Domestic stalwart Amol Muzumdar is new Mumbai coach | Cricket News – Times of India
The decision was taken by the MCA’s Cricket Improvement Committee (CIC) which is headed by former India batsman and national selector Jatin Paranjape, and includes ex-India players Vinod Kambli and Nilesh Kulkarni, at a meeting with the MCA’s office-bearers on Tuesday at the MCA office in the Wankhede Stadium premises. Muzumdar pipped eight other candidates — Wasim Jaffer, Sairaj Bahutule, Balwinder Singh Sandhu, Sulakshan Kulkarni, Pradeep Sunderram, Nandan Phadnis, Umesh Patwal and Vinod Raghvan, who were all interviewed by the CIC last week.
Once Powar quit the post after coaching Mumbai to the Vijay Hazare Trophy triumph, Muzumdar was a frontrunner to bag the job. A former Mumbai Ranji-winning captain, Muzumdar, in an epic career that spanned between 1993 and 2013 — scored 11,167 runs in 171 first-class games @48.13, with 30 hundreds and 60 fifties. On his first-class debut for Bombay, he had scored 260 against Haryana at Faridabad in a Ranji Trophy match in the 1993–94 season — a world record that stood till 2018. A technically correct batsman who stood out because he didn’t wear a helmet, preferring to bat with his cap on, he was generally considered extremely unlucky to have never played for India.
Post retirement, the 46-year-old was a batting coach with the NCA, the Rajasthan Royals and the visiting South African team to India in 2019, besides being a TV commentator in domestic cricket.

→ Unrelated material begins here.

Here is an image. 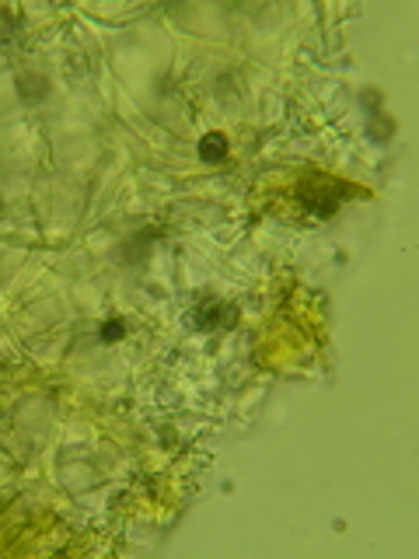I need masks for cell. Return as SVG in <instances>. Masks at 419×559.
<instances>
[{"mask_svg":"<svg viewBox=\"0 0 419 559\" xmlns=\"http://www.w3.org/2000/svg\"><path fill=\"white\" fill-rule=\"evenodd\" d=\"M119 332H123V325H105V339H119Z\"/></svg>","mask_w":419,"mask_h":559,"instance_id":"cell-2","label":"cell"},{"mask_svg":"<svg viewBox=\"0 0 419 559\" xmlns=\"http://www.w3.org/2000/svg\"><path fill=\"white\" fill-rule=\"evenodd\" d=\"M227 154V140L220 137V133H207L200 144V158L203 161H220Z\"/></svg>","mask_w":419,"mask_h":559,"instance_id":"cell-1","label":"cell"}]
</instances>
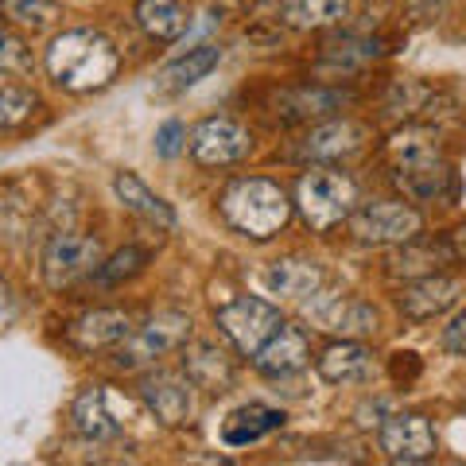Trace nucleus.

“We wanted somebody who has experienced some of the best years of the Mumbai cricket culture. That culture is completely steeped in Amol. He has scored 11,000-plus runs, so there’s no doubt about his credentials. He’s coached at the Royals and the NCA. All of this prompted us to make the decision. We called over Amol today to the Wankhede. The idea was to get everyone in the same room and plan everything in alignment, so that there’s no ambiguity. Our priority is to use the next 60-90 days as optimally as we can, given that we are in a lockdown and nothing’s happening,” Paranjape told TOI.
“It feels good to be back after a while. I’m thankful to everyone who’s contributed to this — the CIC and the office-bearers — that they’ve shown their faith in me,” Muzumdar told TOI. While Mumbai won the Vijay Hazare One-Day Trophy with Powar as coach earlier this year, the domestic giants need to do better in the Ranji Trophy, which they last won in the 2015-16 season, if it’s held this time.
“I would love to put Mumbai cricket back on track as far as red-ball cricket is concerned. It’s an important point and should be looked at in the right perspective. However, it’s too far-fetched a thing. At the moment, I’m just interested in meeting and getting to know everyone,” he said.
With the likes of Suryakumar Yadav, Shreyas Iyer, Shardul Thakur and Prithvi Shaw, Mumbai have plenty of India players in their ranks now. “I had mentioned it in my presentation to the CIC that India representation was one of the main factors for Mumbai cricket. At the moment, we’ve seven players who’re representing India in various formats of the game. It’s a significant number. At Mumbai, we’ve always prided ourselves in producing India players. That should be the goal,” explained Muzumdar.
One of the new Mumbai coach’s goals would also be to help Shaw make an India comeback. “Definitely, it’s one of my (priorities). So far we’ve had a really nice relationship. So I’m looking forward to it,” he said. He acknowledged that Powar, who played under his captaincy, had done a fine job in his shirt stint. “In that short time that Ramesh was there, I’m sure that the players benefited from his presence. He’s now an India women’s team’s coach, but I’m sure he’s keeping an eye on what’s happening here,” said Muzumdar.
Commentating in domestic cricket and being part of the coaching staff at the Royals has given Muzumdar a fair idea about the current scenario there. “It’s given me a bird’s eye view of domestic cricket. It has helped me in different aspects of the game. The experience of coaching for four years at RR has given me a different perspective. I’ve handled world-class players like Steve Smith and Ben Stokes,” stressed Muzumdar.
For someone who started his cricket in an era where playing for Mumbai was the ultimate goal for a Mumbai youngster, Mzumdar is aware that things are different now in the post-IPL world. “Times have changed. I wouldn’t say that it’s a bad thing to look out for an IPL career. We need to adjust to the demands of modern-day-cricket. The IPL is a big platform, but we need to be connected to the roots of the game. It should be a healthy balance,” he summed up.
Known as someone who carries Mumbai cricket in his heart, did he get emotional when he was told about his new appointment. “Not really. When I retired, I left the emotional part there,” he said.